Law enforcement trains for 'active shooters' inside Troy Buchanan High

Lincoln County Deputy Brian Johnson (left, with gun) and Det. Sgt. Ryan McCarrick participate in an "active shooter" drill at Troy Buchanan High School on Wednesday, Jan. 29, 2014. Members of the Lincoln County Sheriff's Department and Troy Police officers conducted the training, attended by teachers and staff members from area school districts. The school's drama students played victims. Photo by Robert Cohen, rcohen@post-dispatch

JEFFERSON CITY • Organizers of a program designed to keep kids safe during an active shooter situation say a budget-cutting move by Gov. Jay Nixon could eliminate much of the training this year.

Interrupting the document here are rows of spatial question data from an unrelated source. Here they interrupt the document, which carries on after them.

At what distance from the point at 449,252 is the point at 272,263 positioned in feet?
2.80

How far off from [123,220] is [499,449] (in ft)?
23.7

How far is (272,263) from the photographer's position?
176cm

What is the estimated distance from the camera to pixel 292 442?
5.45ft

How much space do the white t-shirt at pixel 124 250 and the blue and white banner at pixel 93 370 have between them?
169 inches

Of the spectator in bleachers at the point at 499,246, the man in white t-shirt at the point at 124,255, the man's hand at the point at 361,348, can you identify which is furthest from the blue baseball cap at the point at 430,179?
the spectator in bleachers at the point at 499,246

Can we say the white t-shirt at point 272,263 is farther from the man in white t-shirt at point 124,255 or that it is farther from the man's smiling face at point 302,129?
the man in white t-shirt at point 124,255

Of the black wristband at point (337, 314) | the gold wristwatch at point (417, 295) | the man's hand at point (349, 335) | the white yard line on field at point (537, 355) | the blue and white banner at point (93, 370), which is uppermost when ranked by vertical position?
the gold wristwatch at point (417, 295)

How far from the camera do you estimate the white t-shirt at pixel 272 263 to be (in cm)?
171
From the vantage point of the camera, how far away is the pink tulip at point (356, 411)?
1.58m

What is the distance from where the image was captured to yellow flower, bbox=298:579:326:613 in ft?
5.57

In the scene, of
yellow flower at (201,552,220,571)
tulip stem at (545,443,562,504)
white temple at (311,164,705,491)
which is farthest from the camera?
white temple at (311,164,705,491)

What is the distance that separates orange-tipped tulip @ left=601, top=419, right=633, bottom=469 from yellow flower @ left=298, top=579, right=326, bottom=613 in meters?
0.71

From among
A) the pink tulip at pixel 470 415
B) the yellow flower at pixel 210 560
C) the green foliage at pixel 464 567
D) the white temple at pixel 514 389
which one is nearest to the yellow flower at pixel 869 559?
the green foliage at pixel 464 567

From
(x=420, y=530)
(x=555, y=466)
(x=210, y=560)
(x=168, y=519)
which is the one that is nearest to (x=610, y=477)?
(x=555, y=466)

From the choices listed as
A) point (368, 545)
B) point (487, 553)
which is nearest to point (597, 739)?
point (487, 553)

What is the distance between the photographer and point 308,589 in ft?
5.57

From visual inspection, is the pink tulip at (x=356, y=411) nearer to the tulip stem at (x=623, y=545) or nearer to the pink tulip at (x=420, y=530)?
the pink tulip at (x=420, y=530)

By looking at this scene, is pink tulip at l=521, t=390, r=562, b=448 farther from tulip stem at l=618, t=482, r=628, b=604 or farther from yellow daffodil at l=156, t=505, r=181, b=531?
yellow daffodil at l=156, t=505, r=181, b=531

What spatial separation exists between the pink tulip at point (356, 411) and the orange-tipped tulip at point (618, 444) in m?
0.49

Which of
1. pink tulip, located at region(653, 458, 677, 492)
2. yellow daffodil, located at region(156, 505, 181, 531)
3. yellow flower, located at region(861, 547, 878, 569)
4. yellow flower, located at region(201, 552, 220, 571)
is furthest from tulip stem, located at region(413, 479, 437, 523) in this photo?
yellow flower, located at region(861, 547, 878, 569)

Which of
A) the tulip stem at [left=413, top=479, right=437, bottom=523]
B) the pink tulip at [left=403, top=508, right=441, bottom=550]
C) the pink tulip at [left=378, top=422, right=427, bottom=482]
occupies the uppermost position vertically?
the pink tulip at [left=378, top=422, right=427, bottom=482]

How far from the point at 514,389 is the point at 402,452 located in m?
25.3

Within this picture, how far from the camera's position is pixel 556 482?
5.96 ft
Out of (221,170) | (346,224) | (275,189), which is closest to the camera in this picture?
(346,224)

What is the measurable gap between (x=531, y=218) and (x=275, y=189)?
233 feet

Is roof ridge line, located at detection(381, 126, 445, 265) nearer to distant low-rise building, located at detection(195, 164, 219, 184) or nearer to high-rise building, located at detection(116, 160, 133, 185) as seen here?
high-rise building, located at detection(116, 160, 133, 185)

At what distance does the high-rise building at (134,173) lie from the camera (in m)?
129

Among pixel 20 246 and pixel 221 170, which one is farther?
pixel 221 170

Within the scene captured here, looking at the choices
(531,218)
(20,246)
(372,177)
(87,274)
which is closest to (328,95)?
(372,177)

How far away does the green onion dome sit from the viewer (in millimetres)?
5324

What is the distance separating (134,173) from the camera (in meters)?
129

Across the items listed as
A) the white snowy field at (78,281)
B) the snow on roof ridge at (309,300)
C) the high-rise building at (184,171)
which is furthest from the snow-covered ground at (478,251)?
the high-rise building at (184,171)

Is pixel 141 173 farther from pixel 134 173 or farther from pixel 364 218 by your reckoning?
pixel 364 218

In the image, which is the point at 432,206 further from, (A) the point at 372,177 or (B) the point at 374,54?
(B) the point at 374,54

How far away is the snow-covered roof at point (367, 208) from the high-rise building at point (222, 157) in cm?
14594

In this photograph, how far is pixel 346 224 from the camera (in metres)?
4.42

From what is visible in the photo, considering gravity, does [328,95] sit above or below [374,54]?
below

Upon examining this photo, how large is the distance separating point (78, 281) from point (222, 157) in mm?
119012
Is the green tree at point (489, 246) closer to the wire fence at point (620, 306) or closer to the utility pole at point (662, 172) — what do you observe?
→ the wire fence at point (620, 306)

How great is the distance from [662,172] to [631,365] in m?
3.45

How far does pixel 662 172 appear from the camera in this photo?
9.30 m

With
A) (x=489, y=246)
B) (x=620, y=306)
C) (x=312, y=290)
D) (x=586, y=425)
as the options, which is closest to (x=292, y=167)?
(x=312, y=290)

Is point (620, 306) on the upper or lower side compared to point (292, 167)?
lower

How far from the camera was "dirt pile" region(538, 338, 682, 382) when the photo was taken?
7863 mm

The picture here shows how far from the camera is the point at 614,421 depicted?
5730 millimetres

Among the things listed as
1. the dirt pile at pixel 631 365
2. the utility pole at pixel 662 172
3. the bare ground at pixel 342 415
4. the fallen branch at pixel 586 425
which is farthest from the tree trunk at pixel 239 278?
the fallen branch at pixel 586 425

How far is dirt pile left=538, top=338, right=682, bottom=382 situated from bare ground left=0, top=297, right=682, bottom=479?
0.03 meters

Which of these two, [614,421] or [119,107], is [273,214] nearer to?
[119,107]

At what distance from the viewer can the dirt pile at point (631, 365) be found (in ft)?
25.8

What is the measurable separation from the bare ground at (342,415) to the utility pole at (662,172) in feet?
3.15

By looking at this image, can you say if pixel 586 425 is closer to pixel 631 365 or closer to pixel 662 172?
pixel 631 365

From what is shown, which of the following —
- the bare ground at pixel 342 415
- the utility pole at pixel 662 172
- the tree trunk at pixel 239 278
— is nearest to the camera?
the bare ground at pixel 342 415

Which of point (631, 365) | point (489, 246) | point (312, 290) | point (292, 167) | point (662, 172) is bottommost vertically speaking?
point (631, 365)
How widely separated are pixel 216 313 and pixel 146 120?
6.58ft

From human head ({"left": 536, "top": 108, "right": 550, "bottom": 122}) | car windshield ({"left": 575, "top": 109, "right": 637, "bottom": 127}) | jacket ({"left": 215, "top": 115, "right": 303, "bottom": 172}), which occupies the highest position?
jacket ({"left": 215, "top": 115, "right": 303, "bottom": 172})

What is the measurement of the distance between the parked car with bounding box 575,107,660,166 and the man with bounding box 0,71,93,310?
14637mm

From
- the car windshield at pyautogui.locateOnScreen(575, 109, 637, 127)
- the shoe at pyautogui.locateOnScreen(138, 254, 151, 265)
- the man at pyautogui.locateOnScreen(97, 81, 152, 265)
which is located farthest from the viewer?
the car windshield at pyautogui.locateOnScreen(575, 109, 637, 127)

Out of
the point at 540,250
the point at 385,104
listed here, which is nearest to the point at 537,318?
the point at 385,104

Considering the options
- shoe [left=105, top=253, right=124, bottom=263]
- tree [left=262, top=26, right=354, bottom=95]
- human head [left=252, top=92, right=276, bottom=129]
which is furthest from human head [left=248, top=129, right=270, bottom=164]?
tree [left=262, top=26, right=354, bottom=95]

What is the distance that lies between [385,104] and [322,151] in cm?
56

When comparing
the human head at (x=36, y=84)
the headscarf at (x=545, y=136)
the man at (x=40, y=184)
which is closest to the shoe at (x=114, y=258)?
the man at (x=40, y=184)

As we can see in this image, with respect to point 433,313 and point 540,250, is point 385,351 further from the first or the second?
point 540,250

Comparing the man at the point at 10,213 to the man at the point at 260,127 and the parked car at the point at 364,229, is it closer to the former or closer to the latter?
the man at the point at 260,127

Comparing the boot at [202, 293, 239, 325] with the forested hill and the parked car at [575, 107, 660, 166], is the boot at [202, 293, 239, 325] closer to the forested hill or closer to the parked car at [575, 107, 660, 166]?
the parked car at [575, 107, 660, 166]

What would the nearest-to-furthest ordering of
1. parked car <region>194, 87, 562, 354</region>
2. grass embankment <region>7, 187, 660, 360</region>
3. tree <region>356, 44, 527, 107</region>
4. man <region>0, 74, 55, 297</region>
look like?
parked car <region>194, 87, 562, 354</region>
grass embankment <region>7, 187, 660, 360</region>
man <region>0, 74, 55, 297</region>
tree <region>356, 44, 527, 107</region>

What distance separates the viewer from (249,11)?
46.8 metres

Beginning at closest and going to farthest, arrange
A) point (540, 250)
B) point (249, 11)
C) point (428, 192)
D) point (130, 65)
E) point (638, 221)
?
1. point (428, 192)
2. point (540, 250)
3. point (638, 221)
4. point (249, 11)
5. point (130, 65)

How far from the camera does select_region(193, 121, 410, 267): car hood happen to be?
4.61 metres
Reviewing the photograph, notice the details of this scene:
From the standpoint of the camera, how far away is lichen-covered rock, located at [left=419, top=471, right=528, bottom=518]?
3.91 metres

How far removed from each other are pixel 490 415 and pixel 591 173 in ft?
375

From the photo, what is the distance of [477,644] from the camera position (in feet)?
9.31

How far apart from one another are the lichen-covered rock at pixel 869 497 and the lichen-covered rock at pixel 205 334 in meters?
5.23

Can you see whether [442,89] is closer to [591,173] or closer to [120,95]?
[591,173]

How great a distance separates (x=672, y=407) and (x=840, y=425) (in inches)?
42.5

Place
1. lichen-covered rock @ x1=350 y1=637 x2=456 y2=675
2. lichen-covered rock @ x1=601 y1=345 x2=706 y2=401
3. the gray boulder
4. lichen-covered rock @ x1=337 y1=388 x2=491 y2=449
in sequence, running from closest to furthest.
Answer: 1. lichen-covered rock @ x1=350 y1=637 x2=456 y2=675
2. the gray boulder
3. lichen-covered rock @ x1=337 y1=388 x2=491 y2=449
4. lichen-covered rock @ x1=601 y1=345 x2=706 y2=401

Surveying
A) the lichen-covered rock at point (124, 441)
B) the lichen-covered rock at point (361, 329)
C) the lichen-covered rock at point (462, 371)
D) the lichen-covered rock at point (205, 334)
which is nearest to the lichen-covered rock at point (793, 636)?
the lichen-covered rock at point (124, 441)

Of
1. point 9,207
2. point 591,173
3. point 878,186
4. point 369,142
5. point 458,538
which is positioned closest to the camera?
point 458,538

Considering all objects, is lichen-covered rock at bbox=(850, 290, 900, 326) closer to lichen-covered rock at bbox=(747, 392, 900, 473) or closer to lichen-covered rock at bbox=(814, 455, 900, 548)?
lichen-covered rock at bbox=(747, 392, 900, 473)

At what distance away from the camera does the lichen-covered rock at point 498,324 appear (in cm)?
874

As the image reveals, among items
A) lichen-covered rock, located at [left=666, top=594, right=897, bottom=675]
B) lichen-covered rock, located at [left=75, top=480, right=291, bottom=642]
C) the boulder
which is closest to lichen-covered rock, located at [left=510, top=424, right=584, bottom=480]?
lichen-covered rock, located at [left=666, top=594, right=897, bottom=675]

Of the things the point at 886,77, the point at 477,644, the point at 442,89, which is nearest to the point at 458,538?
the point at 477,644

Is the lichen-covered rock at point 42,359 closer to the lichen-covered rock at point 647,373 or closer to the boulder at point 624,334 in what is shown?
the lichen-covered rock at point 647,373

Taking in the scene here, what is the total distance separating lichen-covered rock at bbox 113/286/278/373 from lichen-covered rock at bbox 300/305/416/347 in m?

Paul Fennewald, director of the Center for Education Safety at the Missouri School Boards Association, said Nixon’s June 6 decision to cut funding for the program from $700,000 to $100,000 likely will mean far fewer schools will have access to the training dollars.

Last year, the state awarded more than $400,000 in grants to 49 school districts to support safety-related programs and initiatives.

The cuts were part of an announcement by the governor that he was slashing $115 million in spending this year to account for slower-than-expected revenue growth. If revenues improve, the cuts could be restored.

Lawmakers also could override his reductions.

Nixon, who made a quick return to Missouri on Friday from Philadelphia because of an officer-involved shooting in Ballwin, said the training will not completely go away.

“The State of Missouri provides active shooter trainings to local schools free of charge through the Missouri State Highway Patrol upon request,” spokeswoman Channing Grate said in a statement. “As the governor said … in order to protect funding for core priorities, such as a $70 million increase for K-12 classrooms, many new, expanded or duplicative programs have had to be pared back or put on hold. That being said, in recognition of the importance of keeping our schools safe, $100,000 for this specific active shooter training program is moving forward.”

The money for school safety training began flowing in the aftermath of school shootings in places such as Newtown, Conn., and at a community college in Roseburg, Ore.

The cuts come against the backdrop of a state and nationwide debate on gun violence. In Jefferson City, guns and gun safety were a major topic in the Capitol this spring, with the Republican-led Legislature sending Nixon a package of legislation that loosens state firearms laws.

Nixon vetoed that measure, saying the changes outlined in the legislation would make Missouri less safe by allowing untrained people to carry concealed weapons.

He was in Philadelphia on Friday when a Ballwin police officer was shot, a day after five police officers in Dallas were gunned down by a sniper.

Rather than continue to Europe for a trade mission, Nixon returned to Missouri.

The money for active shooter training was used by scores of large and small school districts for a variety of purposes. In Hazelwood, for example, a grant from the center bankrolled a two-way radio system. In the St. Louis Public School system, the money paid for an anti-bullying program as well as search-and-rescue equipment.

“We did active shooter-school bus and counter-radicalization training for the St. Louis Public School district last August, and a school safety coordinators workshop for St. Louis area schools in early spring,” Fennewald said.

Districts clamored for the money. More than 240 applied for grants, but only 50 were awarded.

In addition to the local school district grants, additional money was provided last year for issues such as cybersecurity, counterbullying, behavioral risk assessment and radicalization.

The program, which is recognized by the U.S. Department of Education and the Department of Justice, also paid for a conference for law enforcement officers from throughout the state, including officers from Kirkwood, Maryland Heights, St. Louis County, St. Charles and Wentzville.

“Providing a safe and secure learning environment for students is a top priority for all Missouri school districts and these grants will help fund projects and programs designed to do just that,” Fennewald said in December during an announcement of the grants.

Without the state money, Fennewald said the program’s finances are running low. The last federal money was sent to the state two years ago.

“But that also is almost all spent, with no prospect for additional funding from those sources,” Fennewald said.